Figure 1. Comparison of the manually delineated regions of interest (ROI) and deep learning (DL) model predictions for the same case. (A–C) The original T2-weighted image, the manually delineated region of interest (ROI), and the model-predicted ROI for a LLN^- patient, respectively. (D–F) The corresponding images for another patient, including the original image, manually delineated ROI, and model-predicted ROI for a LLN⁺ patient. The color coding is as follows: the purple area indicates the external iliac and inguinal regions, the green area represents the internal obturator region, the red area corresponds to the internal iliac region, blue nodes denote negative lymph nodes, and yellow nodes indicate positive lymph nodes.

Table 1

Table 1. Descriptive analysis of patients in validation cohorts stratified by AI-LLN.

A Cohen’s Kappa analysis was conducted to evaluate inter-rater agreement among the radiologists (Figure 2A). To evaluate the consistency of diagnostic outcomes between the deep learning (DL) model and radiologists, we employed kappa statistical analysis. According to the criteria proposed by Landis and Koch (1977), kappa values are interpreted as follows: 0.00–0.20 (slight agreement), 0.21–0.40 (fair agreement), 0.41–0.60 (moderate agreement), 0.61–0.80 (substantial agreement), and 0.81–1.00 (almost perfect agreement). The DL model and the senior radiologist demonstrated a kappa value of 0.64, indicating clinically acceptable agreement comparable to expert variability. Ultimately, results unanimously agreed upon by all three radiologists were retained, with any discrepancies resolved through a consensus discussion. The DL model demonstrated high diagnostic performance in predicting LLN positivity, achieving an accuracy of 87.50% (sensitivity 89.50%, specificity 73.77%). For regional localization of positive LLNs, the model attained 77.27% accuracy and 80% specificity, while its performance in predicting maximum short-axis diameter reached 75% accuracy and 62.50% specificity.
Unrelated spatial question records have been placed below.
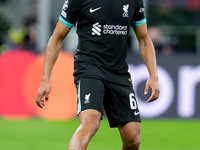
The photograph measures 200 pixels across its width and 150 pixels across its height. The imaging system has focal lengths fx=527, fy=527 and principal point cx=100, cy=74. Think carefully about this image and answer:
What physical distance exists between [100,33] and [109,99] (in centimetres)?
68

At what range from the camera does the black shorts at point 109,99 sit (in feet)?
16.8

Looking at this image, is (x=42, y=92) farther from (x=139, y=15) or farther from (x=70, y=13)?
(x=139, y=15)

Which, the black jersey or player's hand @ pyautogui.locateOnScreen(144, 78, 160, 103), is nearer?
the black jersey

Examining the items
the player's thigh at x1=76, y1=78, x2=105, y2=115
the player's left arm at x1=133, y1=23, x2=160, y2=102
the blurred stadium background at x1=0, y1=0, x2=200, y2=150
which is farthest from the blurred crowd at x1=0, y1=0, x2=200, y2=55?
the player's thigh at x1=76, y1=78, x2=105, y2=115

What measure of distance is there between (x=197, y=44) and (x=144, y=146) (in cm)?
731

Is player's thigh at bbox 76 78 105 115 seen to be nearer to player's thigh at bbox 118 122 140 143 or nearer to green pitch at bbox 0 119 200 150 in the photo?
player's thigh at bbox 118 122 140 143

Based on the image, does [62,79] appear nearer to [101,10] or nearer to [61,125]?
[61,125]

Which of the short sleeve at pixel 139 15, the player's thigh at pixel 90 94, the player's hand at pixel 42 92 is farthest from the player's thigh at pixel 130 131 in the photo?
the short sleeve at pixel 139 15

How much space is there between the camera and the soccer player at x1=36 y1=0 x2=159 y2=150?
17.2 ft

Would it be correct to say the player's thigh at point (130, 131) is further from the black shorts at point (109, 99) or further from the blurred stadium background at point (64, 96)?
the blurred stadium background at point (64, 96)

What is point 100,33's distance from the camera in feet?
17.5

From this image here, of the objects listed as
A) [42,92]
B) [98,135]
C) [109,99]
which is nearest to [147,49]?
[109,99]

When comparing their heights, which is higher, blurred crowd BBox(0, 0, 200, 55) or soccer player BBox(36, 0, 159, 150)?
soccer player BBox(36, 0, 159, 150)

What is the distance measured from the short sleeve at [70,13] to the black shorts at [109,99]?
0.60 metres
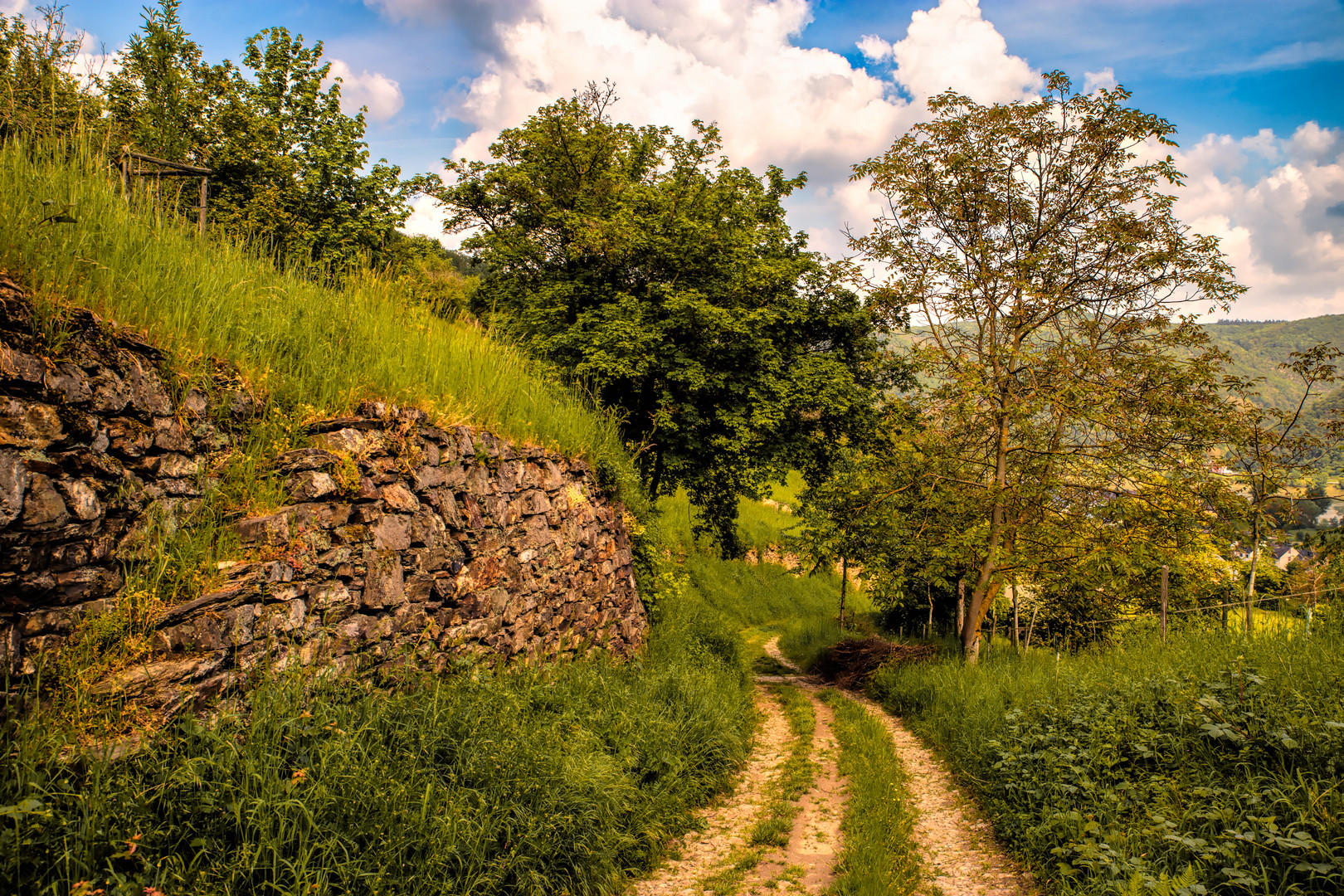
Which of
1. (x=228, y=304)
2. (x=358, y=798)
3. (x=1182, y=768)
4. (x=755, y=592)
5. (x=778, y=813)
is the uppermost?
(x=228, y=304)

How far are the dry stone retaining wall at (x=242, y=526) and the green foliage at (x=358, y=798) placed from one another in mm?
360

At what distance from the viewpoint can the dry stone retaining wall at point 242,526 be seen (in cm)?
309

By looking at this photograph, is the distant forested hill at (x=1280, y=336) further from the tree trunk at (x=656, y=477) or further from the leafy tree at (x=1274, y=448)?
the tree trunk at (x=656, y=477)

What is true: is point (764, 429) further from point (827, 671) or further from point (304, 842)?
point (304, 842)

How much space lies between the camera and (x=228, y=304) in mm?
4840

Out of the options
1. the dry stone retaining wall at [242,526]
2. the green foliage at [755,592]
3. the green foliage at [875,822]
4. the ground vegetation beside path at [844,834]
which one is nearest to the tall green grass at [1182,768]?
the ground vegetation beside path at [844,834]

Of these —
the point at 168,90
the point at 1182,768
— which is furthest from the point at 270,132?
the point at 1182,768

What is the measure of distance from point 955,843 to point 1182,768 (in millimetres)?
2153

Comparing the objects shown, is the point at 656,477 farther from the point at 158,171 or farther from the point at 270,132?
the point at 270,132

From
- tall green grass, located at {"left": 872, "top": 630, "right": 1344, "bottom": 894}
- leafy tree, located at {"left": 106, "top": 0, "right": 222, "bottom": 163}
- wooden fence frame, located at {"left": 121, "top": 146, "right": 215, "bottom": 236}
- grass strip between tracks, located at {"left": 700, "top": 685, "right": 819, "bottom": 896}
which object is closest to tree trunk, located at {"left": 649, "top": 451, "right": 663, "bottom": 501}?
grass strip between tracks, located at {"left": 700, "top": 685, "right": 819, "bottom": 896}

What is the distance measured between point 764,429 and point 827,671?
6.80 metres

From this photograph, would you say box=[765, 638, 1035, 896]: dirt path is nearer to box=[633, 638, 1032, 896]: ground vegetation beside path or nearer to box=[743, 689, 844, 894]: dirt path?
box=[633, 638, 1032, 896]: ground vegetation beside path

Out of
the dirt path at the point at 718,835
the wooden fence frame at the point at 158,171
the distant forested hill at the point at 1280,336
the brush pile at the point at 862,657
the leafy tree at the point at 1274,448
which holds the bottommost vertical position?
the brush pile at the point at 862,657

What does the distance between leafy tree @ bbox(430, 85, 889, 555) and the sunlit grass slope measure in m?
5.49
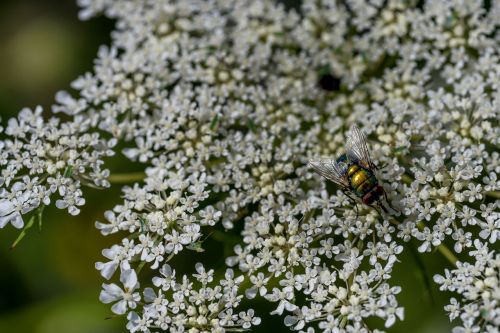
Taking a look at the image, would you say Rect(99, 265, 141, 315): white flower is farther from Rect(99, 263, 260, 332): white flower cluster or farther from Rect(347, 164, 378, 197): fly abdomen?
Rect(347, 164, 378, 197): fly abdomen

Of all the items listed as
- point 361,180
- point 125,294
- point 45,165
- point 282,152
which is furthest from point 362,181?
point 45,165

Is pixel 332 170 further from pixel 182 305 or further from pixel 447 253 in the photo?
pixel 182 305

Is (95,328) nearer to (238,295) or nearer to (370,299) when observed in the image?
(238,295)

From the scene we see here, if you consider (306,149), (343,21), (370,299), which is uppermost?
(343,21)

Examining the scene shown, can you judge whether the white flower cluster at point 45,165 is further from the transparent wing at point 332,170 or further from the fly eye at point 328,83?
the fly eye at point 328,83

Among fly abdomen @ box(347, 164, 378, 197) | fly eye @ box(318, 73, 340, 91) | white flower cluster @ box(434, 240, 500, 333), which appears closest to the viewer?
white flower cluster @ box(434, 240, 500, 333)

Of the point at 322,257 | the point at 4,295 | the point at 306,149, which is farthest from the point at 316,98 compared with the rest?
the point at 4,295

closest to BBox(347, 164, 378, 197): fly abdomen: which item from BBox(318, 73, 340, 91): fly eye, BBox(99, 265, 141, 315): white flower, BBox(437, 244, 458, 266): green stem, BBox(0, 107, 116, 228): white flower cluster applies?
BBox(437, 244, 458, 266): green stem

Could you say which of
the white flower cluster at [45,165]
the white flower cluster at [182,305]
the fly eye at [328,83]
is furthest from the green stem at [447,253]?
the white flower cluster at [45,165]
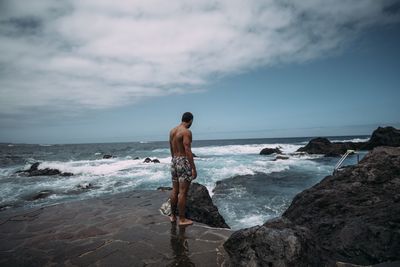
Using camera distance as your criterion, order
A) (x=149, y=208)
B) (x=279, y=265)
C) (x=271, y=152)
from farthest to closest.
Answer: (x=271, y=152), (x=149, y=208), (x=279, y=265)

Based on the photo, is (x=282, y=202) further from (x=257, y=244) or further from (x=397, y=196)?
(x=257, y=244)

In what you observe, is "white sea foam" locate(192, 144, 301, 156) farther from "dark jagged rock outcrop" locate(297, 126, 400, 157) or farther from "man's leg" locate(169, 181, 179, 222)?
"man's leg" locate(169, 181, 179, 222)

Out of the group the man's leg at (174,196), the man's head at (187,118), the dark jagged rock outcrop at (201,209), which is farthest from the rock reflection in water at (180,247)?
the man's head at (187,118)

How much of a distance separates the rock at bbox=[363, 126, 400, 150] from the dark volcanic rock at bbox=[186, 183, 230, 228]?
106 feet

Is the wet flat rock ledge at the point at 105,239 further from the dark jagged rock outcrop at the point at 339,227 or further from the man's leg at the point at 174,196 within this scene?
the dark jagged rock outcrop at the point at 339,227

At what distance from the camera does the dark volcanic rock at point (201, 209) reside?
17.9 ft

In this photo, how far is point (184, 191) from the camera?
14.8 ft

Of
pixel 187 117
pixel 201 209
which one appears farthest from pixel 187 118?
pixel 201 209

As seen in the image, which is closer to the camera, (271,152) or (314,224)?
(314,224)

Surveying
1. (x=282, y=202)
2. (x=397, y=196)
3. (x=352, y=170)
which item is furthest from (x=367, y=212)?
(x=282, y=202)

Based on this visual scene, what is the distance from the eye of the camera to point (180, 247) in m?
3.76

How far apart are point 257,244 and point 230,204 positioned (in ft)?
24.0

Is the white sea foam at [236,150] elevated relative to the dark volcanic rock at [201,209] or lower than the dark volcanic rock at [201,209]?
lower

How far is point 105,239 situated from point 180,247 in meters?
1.39
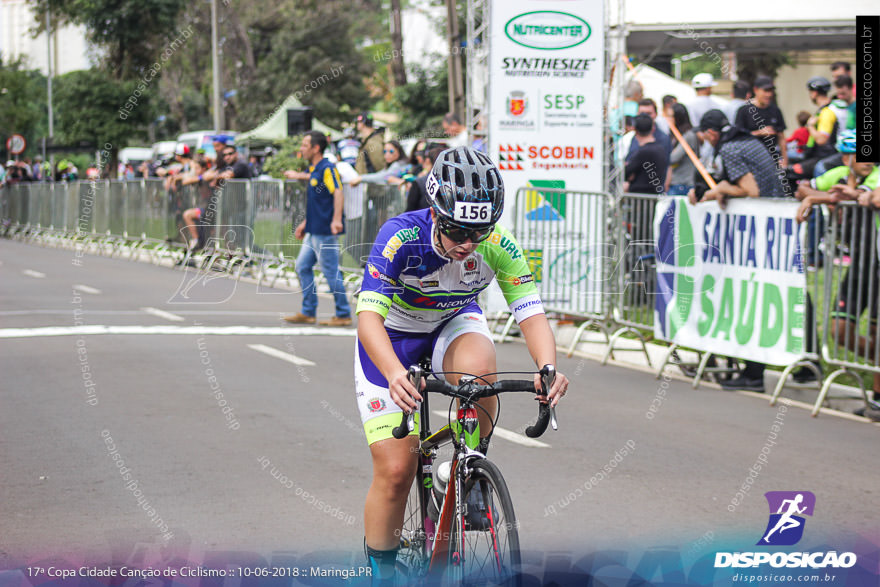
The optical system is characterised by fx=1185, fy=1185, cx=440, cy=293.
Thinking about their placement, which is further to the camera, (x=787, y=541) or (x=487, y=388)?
(x=787, y=541)

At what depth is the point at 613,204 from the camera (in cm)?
1205

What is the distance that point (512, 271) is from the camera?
175 inches

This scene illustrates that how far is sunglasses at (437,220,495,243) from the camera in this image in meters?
3.96

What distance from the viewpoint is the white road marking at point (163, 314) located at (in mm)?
13723

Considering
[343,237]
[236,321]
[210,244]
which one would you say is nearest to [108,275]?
[210,244]

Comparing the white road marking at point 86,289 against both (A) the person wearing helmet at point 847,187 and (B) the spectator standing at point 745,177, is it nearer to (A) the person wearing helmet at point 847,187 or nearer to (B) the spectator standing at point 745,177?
(B) the spectator standing at point 745,177

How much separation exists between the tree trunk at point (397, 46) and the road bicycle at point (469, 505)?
2973cm

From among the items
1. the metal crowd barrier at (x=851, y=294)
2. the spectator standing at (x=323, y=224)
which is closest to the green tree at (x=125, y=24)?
the spectator standing at (x=323, y=224)

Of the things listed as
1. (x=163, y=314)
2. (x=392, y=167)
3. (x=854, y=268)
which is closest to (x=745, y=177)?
(x=854, y=268)

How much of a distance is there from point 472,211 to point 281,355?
290 inches

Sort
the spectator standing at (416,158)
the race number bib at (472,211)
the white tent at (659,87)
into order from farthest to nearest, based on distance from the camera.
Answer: the white tent at (659,87) → the spectator standing at (416,158) → the race number bib at (472,211)

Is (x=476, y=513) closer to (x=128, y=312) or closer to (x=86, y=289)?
(x=128, y=312)

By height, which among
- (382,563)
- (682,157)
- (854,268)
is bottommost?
(382,563)

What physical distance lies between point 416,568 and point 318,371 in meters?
5.93
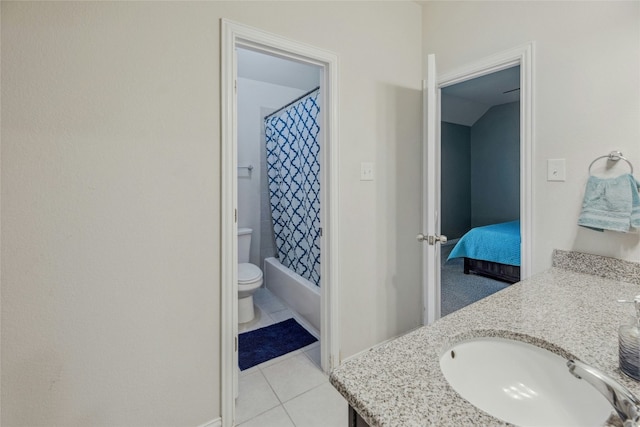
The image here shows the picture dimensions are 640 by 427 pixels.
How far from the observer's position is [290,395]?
68.5 inches

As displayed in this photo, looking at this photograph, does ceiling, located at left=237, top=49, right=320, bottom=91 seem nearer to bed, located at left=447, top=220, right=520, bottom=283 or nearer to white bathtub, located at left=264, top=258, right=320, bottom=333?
white bathtub, located at left=264, top=258, right=320, bottom=333

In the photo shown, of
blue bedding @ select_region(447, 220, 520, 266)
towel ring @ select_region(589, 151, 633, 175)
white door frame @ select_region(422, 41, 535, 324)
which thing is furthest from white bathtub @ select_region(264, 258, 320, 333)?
blue bedding @ select_region(447, 220, 520, 266)

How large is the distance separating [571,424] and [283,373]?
1.62m

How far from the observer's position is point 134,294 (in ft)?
4.17

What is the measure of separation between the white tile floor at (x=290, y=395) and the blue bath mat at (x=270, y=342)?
6 cm

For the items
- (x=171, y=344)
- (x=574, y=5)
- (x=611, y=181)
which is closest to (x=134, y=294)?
(x=171, y=344)

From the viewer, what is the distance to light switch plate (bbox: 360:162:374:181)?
1.93 m

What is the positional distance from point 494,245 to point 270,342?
8.73ft

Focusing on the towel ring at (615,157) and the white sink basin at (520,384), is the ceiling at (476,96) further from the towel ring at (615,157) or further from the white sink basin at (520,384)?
the white sink basin at (520,384)

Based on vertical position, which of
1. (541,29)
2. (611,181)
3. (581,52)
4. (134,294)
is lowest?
(134,294)

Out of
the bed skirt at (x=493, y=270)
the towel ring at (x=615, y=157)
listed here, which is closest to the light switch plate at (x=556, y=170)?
the towel ring at (x=615, y=157)

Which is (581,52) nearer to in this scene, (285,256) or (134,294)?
(134,294)

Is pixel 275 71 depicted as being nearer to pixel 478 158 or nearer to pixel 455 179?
pixel 455 179

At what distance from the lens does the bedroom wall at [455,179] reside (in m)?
5.34
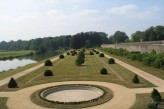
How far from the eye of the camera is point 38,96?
1764 cm

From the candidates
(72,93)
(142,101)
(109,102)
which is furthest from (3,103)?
(142,101)

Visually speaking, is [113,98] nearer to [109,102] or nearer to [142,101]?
[109,102]

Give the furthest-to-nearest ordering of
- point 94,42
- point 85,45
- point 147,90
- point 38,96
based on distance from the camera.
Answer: point 94,42 < point 85,45 < point 147,90 < point 38,96

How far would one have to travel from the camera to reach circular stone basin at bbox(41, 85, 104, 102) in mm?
17359

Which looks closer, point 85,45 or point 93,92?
point 93,92

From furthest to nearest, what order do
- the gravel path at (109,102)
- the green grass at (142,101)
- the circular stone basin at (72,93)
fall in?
the circular stone basin at (72,93) < the gravel path at (109,102) < the green grass at (142,101)

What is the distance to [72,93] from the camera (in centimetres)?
1905

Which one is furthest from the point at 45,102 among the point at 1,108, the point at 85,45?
the point at 85,45

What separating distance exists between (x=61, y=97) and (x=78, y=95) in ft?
4.36

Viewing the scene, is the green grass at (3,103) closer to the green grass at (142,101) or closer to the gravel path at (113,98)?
the gravel path at (113,98)

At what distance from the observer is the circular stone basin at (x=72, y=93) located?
1736 centimetres

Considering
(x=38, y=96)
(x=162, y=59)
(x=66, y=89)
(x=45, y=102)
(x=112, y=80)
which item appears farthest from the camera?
(x=162, y=59)

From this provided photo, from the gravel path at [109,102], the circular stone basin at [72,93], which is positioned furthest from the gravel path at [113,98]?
the circular stone basin at [72,93]

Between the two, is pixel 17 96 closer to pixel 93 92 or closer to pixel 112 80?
pixel 93 92
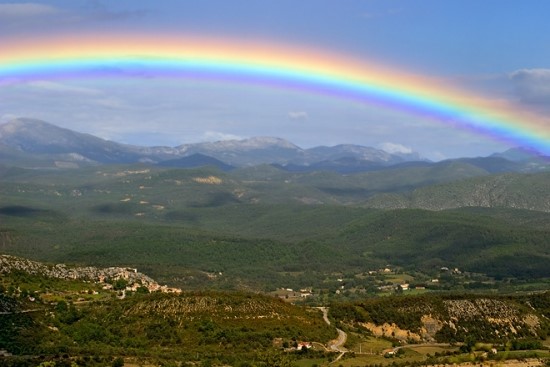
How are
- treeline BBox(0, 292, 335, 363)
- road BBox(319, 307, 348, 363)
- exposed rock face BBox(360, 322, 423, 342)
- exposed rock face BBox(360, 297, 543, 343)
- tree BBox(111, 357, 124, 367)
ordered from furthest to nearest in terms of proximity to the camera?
exposed rock face BBox(360, 297, 543, 343)
exposed rock face BBox(360, 322, 423, 342)
road BBox(319, 307, 348, 363)
treeline BBox(0, 292, 335, 363)
tree BBox(111, 357, 124, 367)

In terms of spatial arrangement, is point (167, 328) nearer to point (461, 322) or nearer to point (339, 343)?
point (339, 343)

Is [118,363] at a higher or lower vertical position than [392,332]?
higher

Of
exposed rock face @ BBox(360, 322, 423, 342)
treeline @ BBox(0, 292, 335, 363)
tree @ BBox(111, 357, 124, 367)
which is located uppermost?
tree @ BBox(111, 357, 124, 367)

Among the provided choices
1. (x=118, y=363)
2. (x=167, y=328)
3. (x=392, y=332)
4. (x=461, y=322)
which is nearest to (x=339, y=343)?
(x=392, y=332)

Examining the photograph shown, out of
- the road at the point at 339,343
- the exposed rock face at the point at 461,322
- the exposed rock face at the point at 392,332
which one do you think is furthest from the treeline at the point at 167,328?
the exposed rock face at the point at 461,322

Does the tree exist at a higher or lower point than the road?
higher

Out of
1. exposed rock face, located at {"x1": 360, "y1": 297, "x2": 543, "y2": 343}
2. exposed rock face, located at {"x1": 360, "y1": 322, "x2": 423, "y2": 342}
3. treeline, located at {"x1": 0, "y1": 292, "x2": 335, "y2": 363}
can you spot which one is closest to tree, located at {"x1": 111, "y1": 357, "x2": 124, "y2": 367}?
treeline, located at {"x1": 0, "y1": 292, "x2": 335, "y2": 363}

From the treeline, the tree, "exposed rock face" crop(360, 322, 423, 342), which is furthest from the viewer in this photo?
"exposed rock face" crop(360, 322, 423, 342)

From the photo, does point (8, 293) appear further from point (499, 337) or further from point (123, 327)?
point (499, 337)

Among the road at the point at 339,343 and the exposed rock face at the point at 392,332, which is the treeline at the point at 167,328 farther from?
the exposed rock face at the point at 392,332

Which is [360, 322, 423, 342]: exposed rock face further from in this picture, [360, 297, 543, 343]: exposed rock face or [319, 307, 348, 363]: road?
[319, 307, 348, 363]: road

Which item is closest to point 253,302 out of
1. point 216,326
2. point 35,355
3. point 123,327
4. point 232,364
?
point 216,326
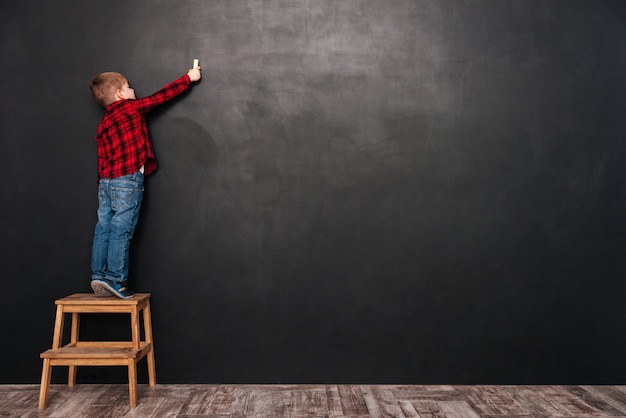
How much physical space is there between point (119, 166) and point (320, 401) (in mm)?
1439

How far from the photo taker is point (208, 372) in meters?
2.97

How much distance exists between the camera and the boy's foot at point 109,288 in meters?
2.72

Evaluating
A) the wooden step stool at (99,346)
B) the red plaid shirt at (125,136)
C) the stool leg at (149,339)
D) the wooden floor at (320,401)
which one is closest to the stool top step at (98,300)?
the wooden step stool at (99,346)

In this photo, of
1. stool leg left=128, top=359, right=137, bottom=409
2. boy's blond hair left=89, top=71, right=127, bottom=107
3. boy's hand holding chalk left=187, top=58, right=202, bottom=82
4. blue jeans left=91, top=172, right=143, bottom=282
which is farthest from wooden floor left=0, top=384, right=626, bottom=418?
boy's hand holding chalk left=187, top=58, right=202, bottom=82

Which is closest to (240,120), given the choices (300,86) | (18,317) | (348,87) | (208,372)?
(300,86)

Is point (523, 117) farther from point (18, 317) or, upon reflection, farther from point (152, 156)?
point (18, 317)

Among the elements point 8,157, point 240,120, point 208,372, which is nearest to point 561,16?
point 240,120

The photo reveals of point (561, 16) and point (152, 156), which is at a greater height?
point (561, 16)

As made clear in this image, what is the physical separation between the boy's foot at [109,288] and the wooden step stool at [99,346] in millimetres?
23

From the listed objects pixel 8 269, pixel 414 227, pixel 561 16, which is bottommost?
pixel 8 269

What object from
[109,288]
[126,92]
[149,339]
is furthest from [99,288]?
[126,92]

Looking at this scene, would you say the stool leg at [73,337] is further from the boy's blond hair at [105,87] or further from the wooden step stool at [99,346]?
the boy's blond hair at [105,87]

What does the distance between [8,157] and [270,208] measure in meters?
1.32

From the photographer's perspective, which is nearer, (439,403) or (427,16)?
(439,403)
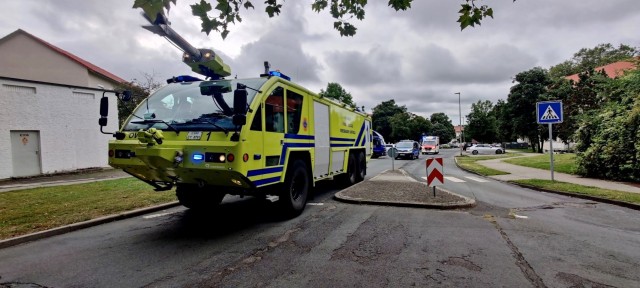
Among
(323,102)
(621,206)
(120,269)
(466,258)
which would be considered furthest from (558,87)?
(120,269)

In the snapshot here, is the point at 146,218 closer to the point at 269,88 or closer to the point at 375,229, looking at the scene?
the point at 269,88

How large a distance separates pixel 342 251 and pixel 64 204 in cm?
704

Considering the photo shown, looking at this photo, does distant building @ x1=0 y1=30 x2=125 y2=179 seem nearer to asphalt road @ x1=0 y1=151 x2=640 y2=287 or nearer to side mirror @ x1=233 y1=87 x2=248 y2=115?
asphalt road @ x1=0 y1=151 x2=640 y2=287

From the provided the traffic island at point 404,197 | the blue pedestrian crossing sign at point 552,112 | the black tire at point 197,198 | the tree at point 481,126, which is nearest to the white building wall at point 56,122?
the black tire at point 197,198

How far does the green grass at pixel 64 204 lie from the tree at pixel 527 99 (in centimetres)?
4502

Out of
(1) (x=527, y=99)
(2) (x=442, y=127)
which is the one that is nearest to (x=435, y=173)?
(1) (x=527, y=99)

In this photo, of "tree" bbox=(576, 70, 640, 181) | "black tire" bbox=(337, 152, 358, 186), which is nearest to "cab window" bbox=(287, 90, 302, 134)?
"black tire" bbox=(337, 152, 358, 186)

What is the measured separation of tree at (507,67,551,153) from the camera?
43469mm

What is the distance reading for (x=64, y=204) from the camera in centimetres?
816

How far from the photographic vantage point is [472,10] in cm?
461

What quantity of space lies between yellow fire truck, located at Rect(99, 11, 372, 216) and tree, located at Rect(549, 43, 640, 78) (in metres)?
54.8

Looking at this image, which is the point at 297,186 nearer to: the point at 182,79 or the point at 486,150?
the point at 182,79

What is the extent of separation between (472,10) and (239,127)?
137 inches

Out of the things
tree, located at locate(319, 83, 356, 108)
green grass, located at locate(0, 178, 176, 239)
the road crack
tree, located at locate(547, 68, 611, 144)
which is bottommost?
the road crack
These results, supported by the confusion matrix (Figure 2B) and regional/diameter comparisons (Figures 2C, D), indicate robust capability in LLN status assessment.

Figure 2

Figure 2. Examining the agreement between three radiologists and the AI model using Cohen’s Kappa. (A) Heatmap of Cohen’s Kappa showing the agreement between the junior radiologist (R1), mid-level radiologist (R2), senior radiologist (R3), and the deep learning (DL) model predictions. (B) Confusion matrix comparing the DL model’s predictions with the combined mrLLN assessment from all three radiologists. (C) Confusion matrix for the DL model’s prediction of lateral lymph node regions. (D) Confusion matrix for the DL model’s prediction of the maximum short-axis diameter of lateral lymph nodes. Abbreviations: R, reader; AI, artificial intelligence; LLN, lateral lymph node; mr, magnetic resonance; II, internal iliac; OB, obturator; EI, external iliac.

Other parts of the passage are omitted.